Regex matching any sign(.) + whitespace characters

To match any sign with a regex the following simple piece of code would work just fine.

Pattern pattern = Pattern.compile(".*"); //compile the pattern
Matcher marcher = pattern.matcher(string); //assign the string to be matched
matcher.find() //find whether the pattern exists. Returns a boolean

But, if you need to include whitespace characters, that is \n,\t, etc the '.' regex will not do the trick. (There is also "\s" regex which captures whitespace characters, but it didn't quite address my problem)

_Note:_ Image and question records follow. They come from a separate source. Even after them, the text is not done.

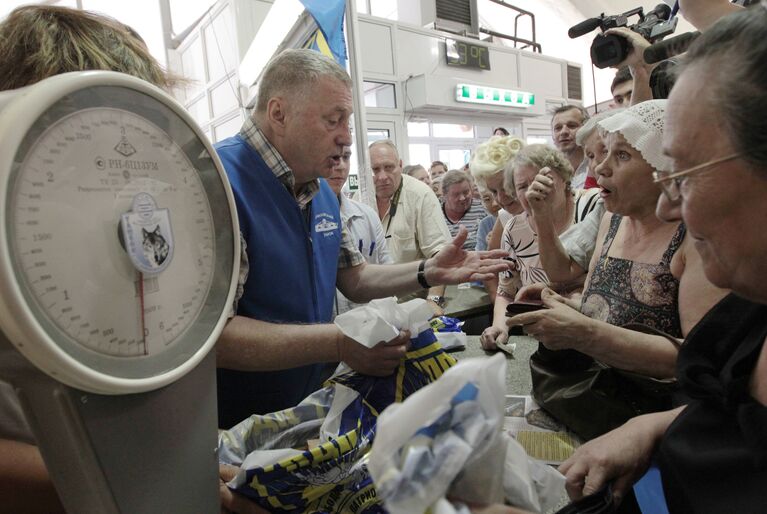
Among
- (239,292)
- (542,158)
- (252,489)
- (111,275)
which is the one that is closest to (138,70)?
(111,275)

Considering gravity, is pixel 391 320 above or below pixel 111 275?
below

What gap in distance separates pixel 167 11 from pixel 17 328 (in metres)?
8.27

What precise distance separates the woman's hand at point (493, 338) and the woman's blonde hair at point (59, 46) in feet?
4.49

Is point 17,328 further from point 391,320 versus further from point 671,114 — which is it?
point 671,114

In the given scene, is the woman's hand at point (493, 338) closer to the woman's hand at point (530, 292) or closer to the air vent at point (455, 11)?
the woman's hand at point (530, 292)

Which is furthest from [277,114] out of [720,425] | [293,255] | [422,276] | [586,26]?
[586,26]

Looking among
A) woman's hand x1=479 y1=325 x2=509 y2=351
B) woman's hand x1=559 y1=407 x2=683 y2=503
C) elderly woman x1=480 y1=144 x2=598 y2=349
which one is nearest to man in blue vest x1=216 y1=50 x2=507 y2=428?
woman's hand x1=479 y1=325 x2=509 y2=351

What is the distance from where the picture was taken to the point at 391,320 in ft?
2.77

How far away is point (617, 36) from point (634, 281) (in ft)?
4.07

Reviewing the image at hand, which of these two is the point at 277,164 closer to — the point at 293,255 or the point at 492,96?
the point at 293,255

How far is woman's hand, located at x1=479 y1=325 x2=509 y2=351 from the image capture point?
1697mm

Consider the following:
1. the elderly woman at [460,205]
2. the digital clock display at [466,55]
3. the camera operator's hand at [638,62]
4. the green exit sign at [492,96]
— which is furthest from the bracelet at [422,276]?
the digital clock display at [466,55]

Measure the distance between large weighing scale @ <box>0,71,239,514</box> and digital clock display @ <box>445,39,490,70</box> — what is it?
652cm

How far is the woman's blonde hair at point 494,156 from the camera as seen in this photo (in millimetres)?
2693
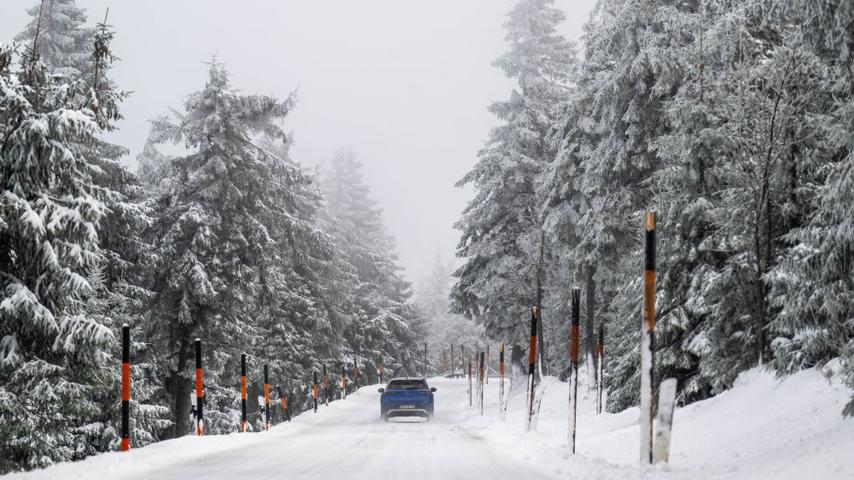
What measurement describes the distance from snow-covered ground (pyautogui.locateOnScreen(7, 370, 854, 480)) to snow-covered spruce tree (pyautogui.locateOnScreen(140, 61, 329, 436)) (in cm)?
876

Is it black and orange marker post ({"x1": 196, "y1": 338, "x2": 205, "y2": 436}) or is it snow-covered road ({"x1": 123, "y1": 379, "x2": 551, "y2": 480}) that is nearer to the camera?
snow-covered road ({"x1": 123, "y1": 379, "x2": 551, "y2": 480})

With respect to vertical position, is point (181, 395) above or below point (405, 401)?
above

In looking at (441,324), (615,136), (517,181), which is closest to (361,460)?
(615,136)

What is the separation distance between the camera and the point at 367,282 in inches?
2143

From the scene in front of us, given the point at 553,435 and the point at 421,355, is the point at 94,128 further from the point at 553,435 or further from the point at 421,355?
the point at 421,355

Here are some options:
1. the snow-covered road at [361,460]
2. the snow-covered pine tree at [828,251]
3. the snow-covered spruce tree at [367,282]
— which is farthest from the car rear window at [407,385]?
the snow-covered spruce tree at [367,282]

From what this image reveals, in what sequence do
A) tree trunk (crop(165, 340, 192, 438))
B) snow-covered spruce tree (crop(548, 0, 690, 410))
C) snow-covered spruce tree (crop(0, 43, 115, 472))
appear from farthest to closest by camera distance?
tree trunk (crop(165, 340, 192, 438)), snow-covered spruce tree (crop(548, 0, 690, 410)), snow-covered spruce tree (crop(0, 43, 115, 472))

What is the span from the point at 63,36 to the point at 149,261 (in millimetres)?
6816

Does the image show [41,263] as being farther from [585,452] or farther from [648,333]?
[585,452]

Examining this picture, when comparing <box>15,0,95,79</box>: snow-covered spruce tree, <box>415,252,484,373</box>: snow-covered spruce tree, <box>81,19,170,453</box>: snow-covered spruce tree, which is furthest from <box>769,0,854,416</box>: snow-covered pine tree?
<box>415,252,484,373</box>: snow-covered spruce tree

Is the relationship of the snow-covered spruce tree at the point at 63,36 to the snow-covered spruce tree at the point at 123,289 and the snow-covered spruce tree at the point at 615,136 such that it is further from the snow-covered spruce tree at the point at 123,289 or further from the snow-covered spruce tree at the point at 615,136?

While wandering through the Java API I found a flag which addresses this problem. That is  DOTALL. It will include line terminators into the regex while compiling the pattern. Therefore the new code would be,

Pattern pattern = Pattern.compile(".*", Pattern.DOTALL); //compile the pattern with terminating characters
Matcher marcher = pattern.matcher(string); //assign the string to be matched
matcher.find() //find whether the pattern exists. Returns a boolean

Failed attempt :
  • Tried to include '\n' in the regex.
To specify any two types of characters in a regex usually it is as "[ab]*". Pattern  "[a\\n]*" also works fine. But for some reason "[.\\n]*" doesn't work. So above was the successful solution I found to deal with it.

For a very good tutorial on regex refer here.

Tips
  • Match period
    "." is the symbol used for any character. So if you want to match "." specifically, you need to define the regex as "\\."